- **Provided data**
——————

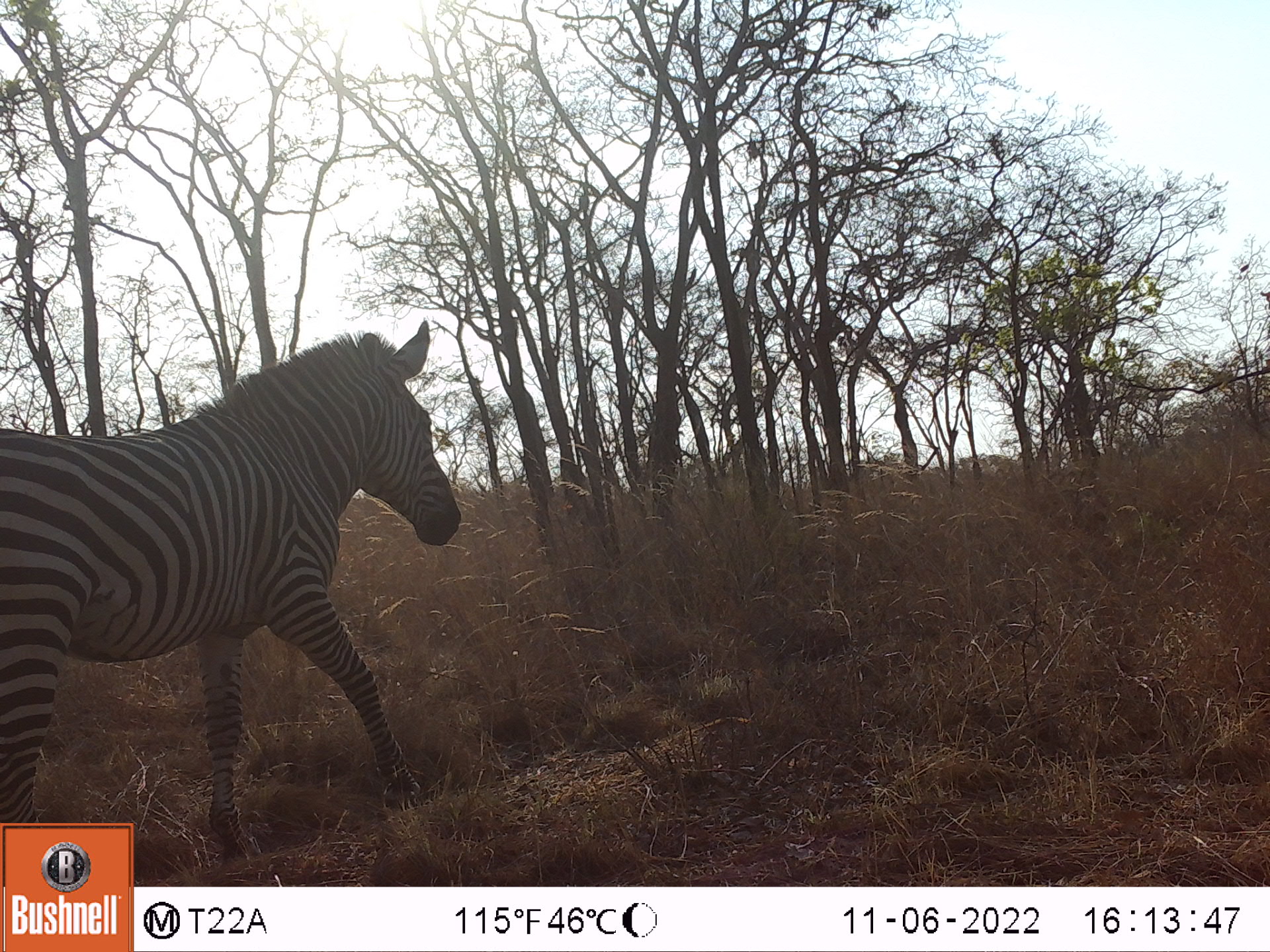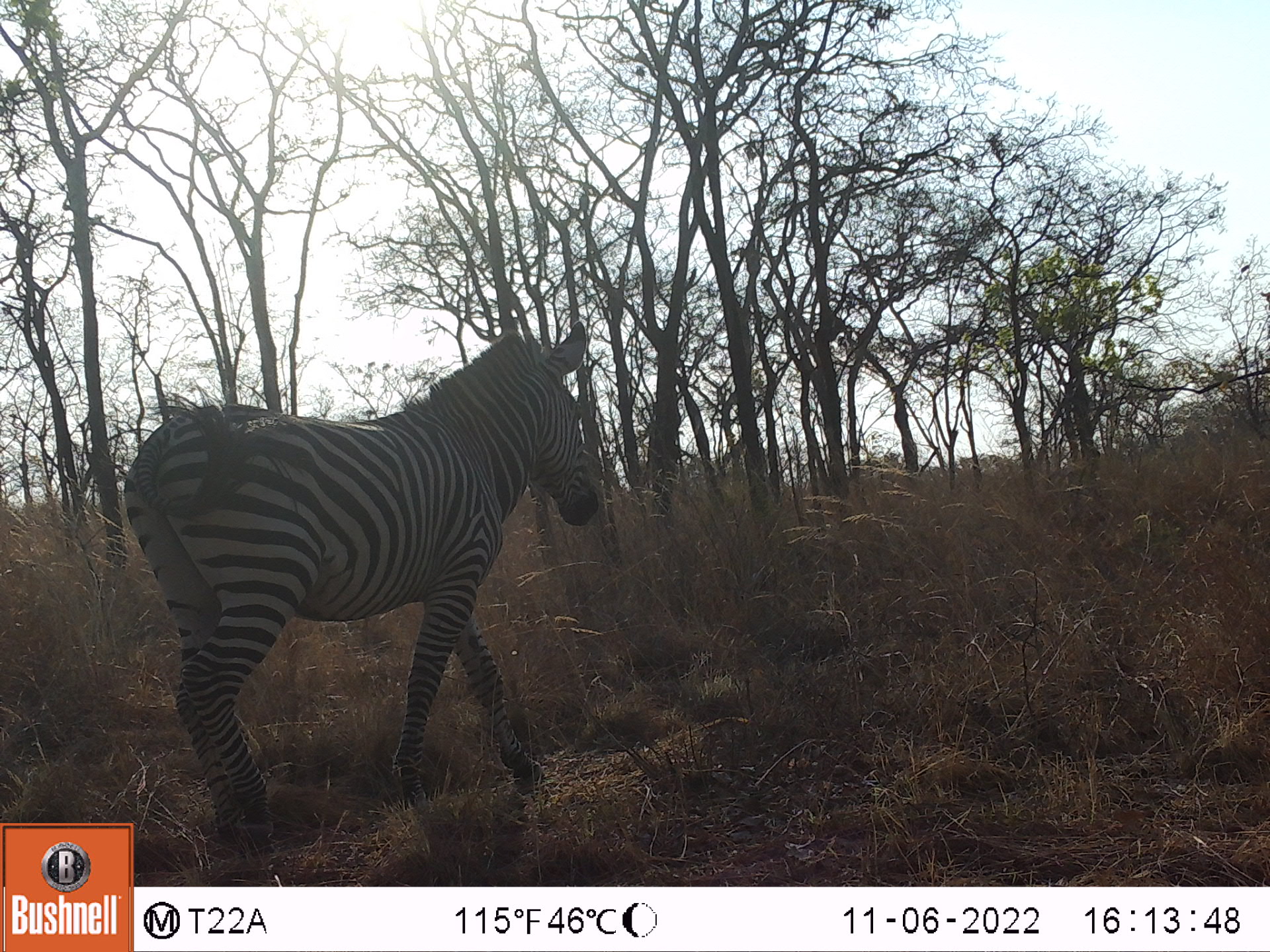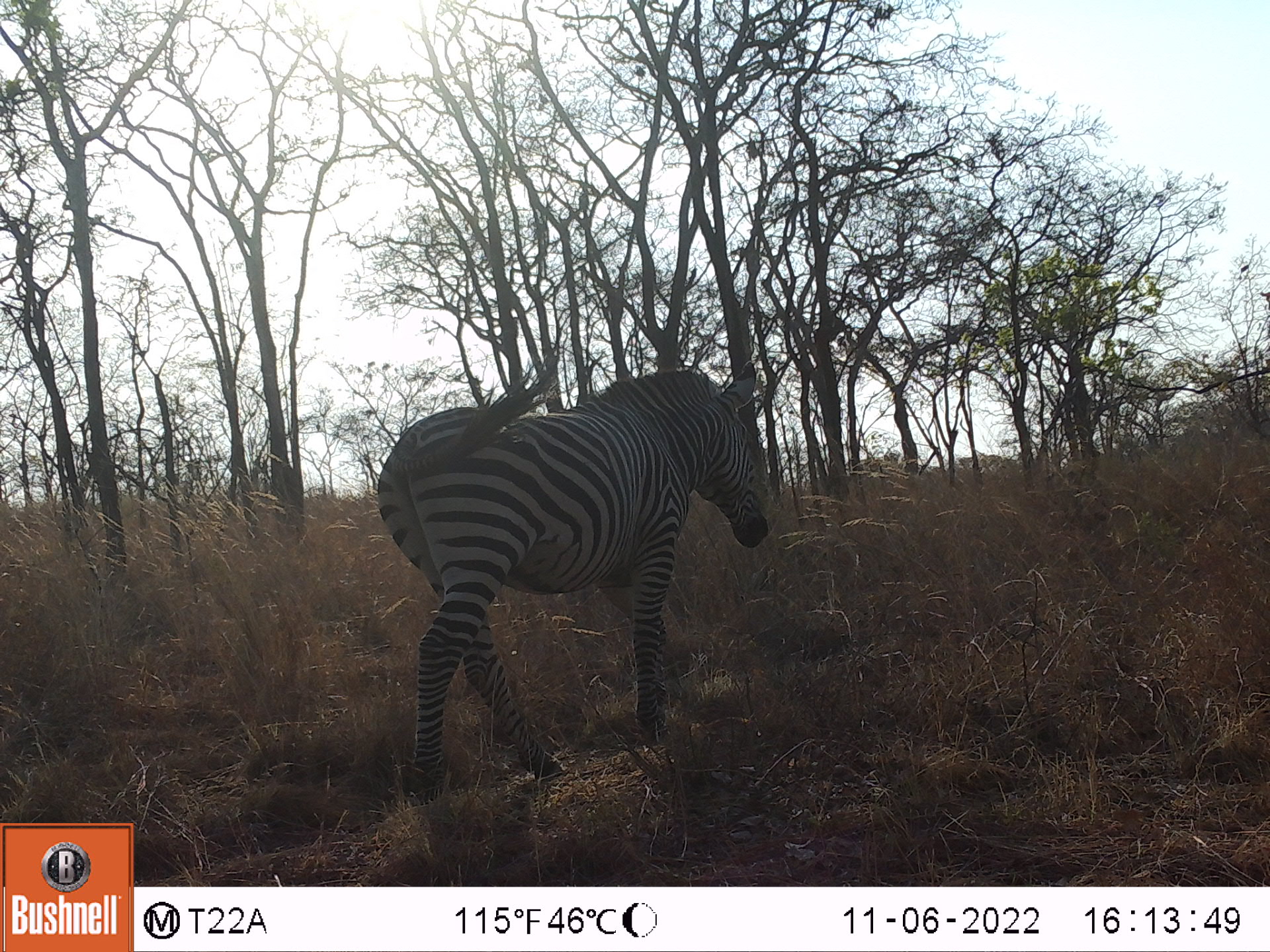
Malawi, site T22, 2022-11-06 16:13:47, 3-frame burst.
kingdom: Animalia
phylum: Chordata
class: Mammalia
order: Perissodactyla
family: Equidae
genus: Equus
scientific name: Equus quagga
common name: plains zebra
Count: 1.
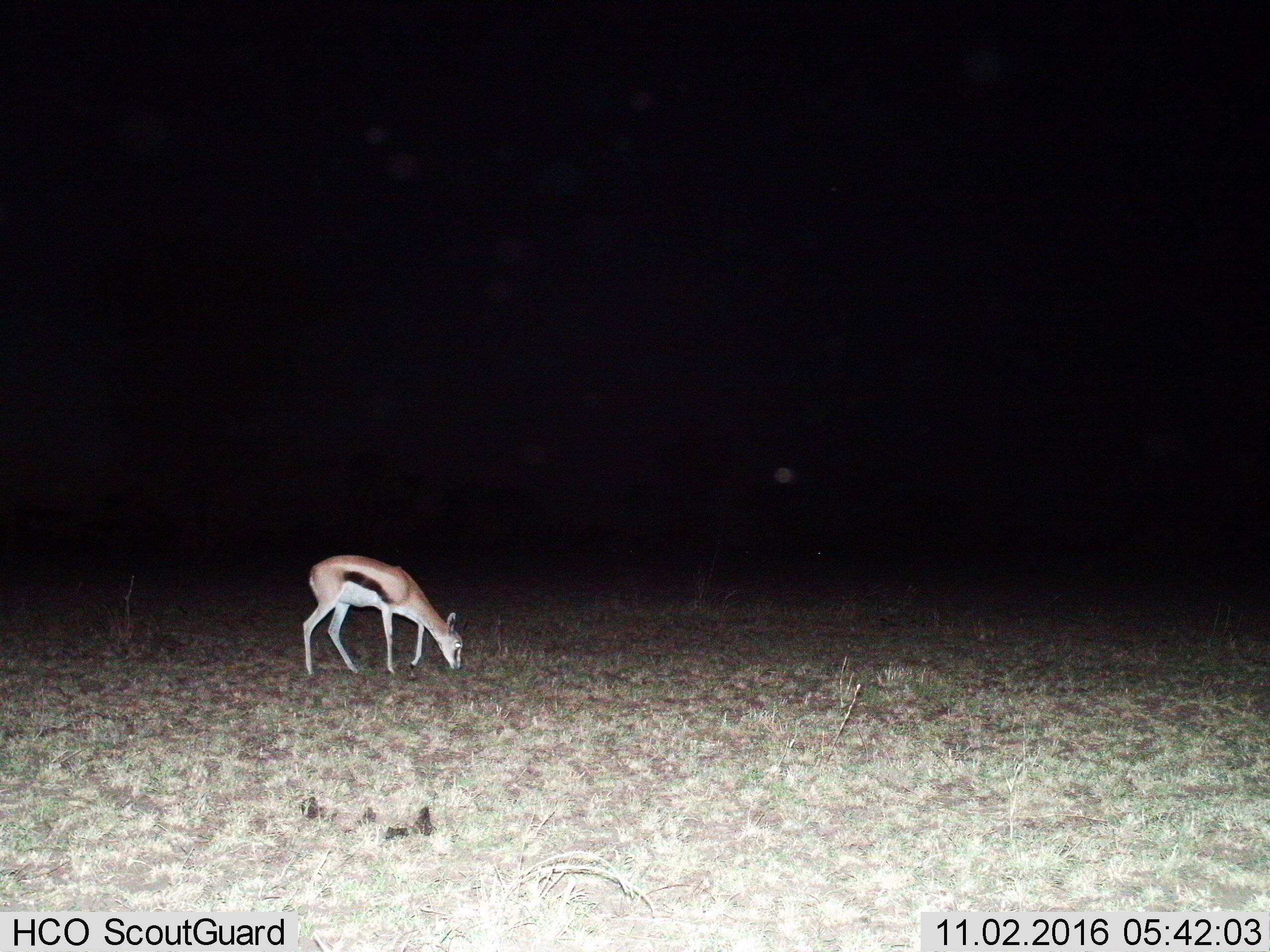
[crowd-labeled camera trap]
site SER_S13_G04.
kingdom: Animalia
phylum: Chordata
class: Mammalia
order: Artiodactyla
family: Bovidae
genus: Eudorcas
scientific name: Eudorcas thomsonii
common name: thomson's gazelle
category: gazellethomsons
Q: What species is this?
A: Gazellethomsons (thomson's gazelle) (Eudorcas thomsonii).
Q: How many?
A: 1.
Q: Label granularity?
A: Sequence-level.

——————

- **Task details**
Omit the pictures, then print the rest of the listing above exactly.

- **Solution for this problem**
Malawi, site T22, 2022-11-06 16:13:47, 3-frame burst.
kingdom: Animalia
phylum: Chordata
class: Mammalia
order: Perissodactyla
family: Equidae
genus: Equus
scientific name: Equus quagga
common name: plains zebra
Count: 1.
[crowd-labeled camera trap]
site SER_S13_G04.
kingdom: Animalia
phylum: Chordata
class: Mammalia
order: Artiodactyla
family: Bovidae
genus: Eudorcas
scientific name: Eudorcas thomsonii
common name: thomson's gazelle
category: gazellethomsons
Q: What species is this?
A: Gazellethomsons (thomson's gazelle) (Eudorcas thomsonii).
Q: How many?
A: 1.
Q: Label granularity?
A: Sequence-level.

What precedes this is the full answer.